GPS Do's & Don'ts | How Does GPS Work!

People use GPS extensively every day, but not many people know how it actually works. How can a smartphone know where you are, to the point you can use it as accurate directions while you drive?

Let’s open the hood on GPS and see how it works.

How GPS Finds You

Let’s say you’re hiking in the woods when you get lost. That’s alright, though: you had the smarts to download the official app for these woods. The app claims to help you find your way, no matter where you are.

The way the app does this is via five beacons set up around the forest: one in each corner and one right in the middle. You use the app to ping one of the beacons, and it tells you how far away from it you are. Easy!


You ping tower 3, the middle one. The result comes in – you’re around 5.5 miles from the beacon. You think you’re home free, but there’s a problem: it doesn’t state which direction you are from the beacon. You could be north, south, east, or west of the beacon – there’s no knowing. As such, you can say you’re somewhere in a 5.5-mile radius around the beacon. Not very useful!

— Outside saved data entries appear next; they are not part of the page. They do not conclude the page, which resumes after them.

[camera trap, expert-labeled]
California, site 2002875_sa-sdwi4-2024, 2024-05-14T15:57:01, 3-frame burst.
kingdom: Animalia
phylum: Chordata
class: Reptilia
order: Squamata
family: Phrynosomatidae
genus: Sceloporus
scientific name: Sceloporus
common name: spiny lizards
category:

You decide to ping tower 2 in the hopes that it’ll prove more fruitful. Not at all, as it just says you’re 3.2 miles away. No direction either. Great. This, too, is just a useless circle.


But hold on a moment; what if we combined the data we got from beacon 3 with the one from beacon 2? If we’re 5.5 miles away from beacon 3, and 3.2 miles away from 2, then it puts us around here:


That’s much more useful! While the information from a single beacon isn’t very useful, we get more and more of an idea of where we are when we ping multiple beacons. We can then collect the data from each beacon and find where we are.

How GPS Triangulation Works

As you may have guessed, the above example is how GPS finds you. When you enable GPS, your phone begins communicating with the GPS satellites orbiting Earth. The satellites can’t tell you where exactly you are, but it can look at how long it takes to receive the request and calculates your position based on this.

Like the above example, a single satellite will give you a rough idea of where you are. Have you ever activated GPS on a map, and all you see is a huge circle around where you currently are? That’s because your phone is talking to only one satellite, which is making a rough guess of where you are.

Things get more refined when more satellites give their responses. Your phone then takes all the information coming in from these satellites and finds where the rings meet. This is called “triangulation” and is how GPS works!

Finding Your Way with GPS

We use GPS often when finding our way, but it’s not immediately obvious how it works. Now you know how satellites locate where you are and why it sometimes puts a very useless “you are here” circle over an entire city!